My Daily Life
Currently my day is filled almost completely with the study of Japanese. I go to class each weekday morning for 3 hours. Usually afterwards I spend an hour or two figuring out where to eat, eating, then coming back home. I don't really consider it my home though, just the place where my things are. When I return home (the word is still convenient), I check various things on the internet and then begin studying. I study the things that I have learned that day, review things from previous days, do whatever homework I may have, look up the vocabulary words that will be used in the following days classwork, and study for the kanji quizzes that we have each day. Because of the immediately useful nature of Japanese in Japan, it studying doesn't seem like a chore. But still, the idea of actually remembering the myriad things that I am taught is overwhelming. I'm not sure how language is learned really, but I do think that is impossible to remember everything at once, and that my brain tries to determine what is important and remember those things. I hope, and hypothesize, that absorbing new language related knowledge is a skill that can be improved. So, in the future, perhaps learning will be less difficult. The only thing I can do, really, is read write and say sentences and words, and hope that they will somehow be absorbed.
While I study, I often communicate with friends and family over skype (michael.busby217), AIM (busbychan), and E-mail (mbusby@gmail.com or zombusbydenwa@ezweb.ne.jp for my cellphone). I also listen to music, write, draw, reflect, and occasionally update this blog. Sometimes I go out and socialize, like last night, but prefer to go do that only with Japanese people, so that I can practice Japanese. Also, when it is late and I have finished studying, I sometimes go buy dinner.

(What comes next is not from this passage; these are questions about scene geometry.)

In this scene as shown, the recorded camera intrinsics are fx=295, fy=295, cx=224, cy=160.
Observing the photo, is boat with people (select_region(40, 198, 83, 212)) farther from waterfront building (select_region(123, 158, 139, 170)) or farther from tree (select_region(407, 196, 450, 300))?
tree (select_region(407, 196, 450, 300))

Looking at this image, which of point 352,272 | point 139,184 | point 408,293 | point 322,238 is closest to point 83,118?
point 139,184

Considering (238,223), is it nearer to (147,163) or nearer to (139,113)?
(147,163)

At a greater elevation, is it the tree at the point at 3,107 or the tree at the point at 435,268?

Last night was fun, but the concert that I wanted to go to was sold out. So my friend and I ended up just walking around, eating, getting ice cream, and talking. It was good for my Japanese, even if less exciting than seeing Cornelius. I think that each day I learn at least a couple words and or kanji, but think that I will have to learn at a faster rate if I wish to become proficient by the end of my stay. Maybe I'm underestimating how much i'm learning, but I have my sights set on being able to do more than hold simple conversations. I think, my desired level would be that of being able to remember new words and forms after being taught only once.
While here, on top of studying Japanese, I hope to study martial arts, see if I can do some fine arts just for fun in my spare time, and to travel all over Japan. Much of the traveling, though, I may postpone until my parents get here, and I change to a visitor's visa.